World’s First Extra Large Tyre Recycling Plant To Open In Australia

As the world embraces environment friendliness more and more, recycling  is becoming a key aspect of businesses and systems everywhere, not only as a means of reducing waste, but also as a way of cutting down on costs, both in production as well as disposal. One of the most notably recycled automotive items are tyres, which good for stores that have excess stocks of their cheap tyres in Brisbane, as this means that their unsold goods don’t need to gather dust somewhere.

To that end, the world’s first recycling plant dedicated to handling extra-large tyres, such as those used on colossal mining dump trucks will be opening in Western Australia, near the city of Perth in the year 2018.

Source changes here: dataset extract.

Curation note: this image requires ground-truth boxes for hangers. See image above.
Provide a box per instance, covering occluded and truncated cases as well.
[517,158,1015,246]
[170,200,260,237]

This new facility is a joint venture between the Tytec Group and Green Distillation Technologies, the latter being a global level tyre recycling company with several awards to its name. The two worked together to establish the Perth-based Tytec Recycling Pty Ltd., which will then undertake the task of economically recycling large OTR (off the road) tyres. OTR  tyres are tyres which have rims sizes which range from 23 inches, all the way up to 63, and are used on the large, mining dump trucks which have become more and more common in the country.

GDT has developed technology that is capable of recycling even the larger end-of-life tyres into oil, carbon and steel, a first for both Australia and the world. The new process is dubbed, ‘destructive distillation’ and will be the core of the new facility, which will recycle every bit of the tyres, not merely cut or crumb the rubber.

Tytec Logistics will handle the transporting of OTR tyres to the new site, seeing as they hold 75% of Australia’s OTR logistics market, on top of also providing storage services for extra large tires.

This new facility will be located in the Tytec branch at the suburb of Welshpool, and will have a capacity of 5 kilotonnes of OTR tyres, which amount to about 2M litres of oil, 2 kilotonnesof carbon and 1 kilotonne of steel.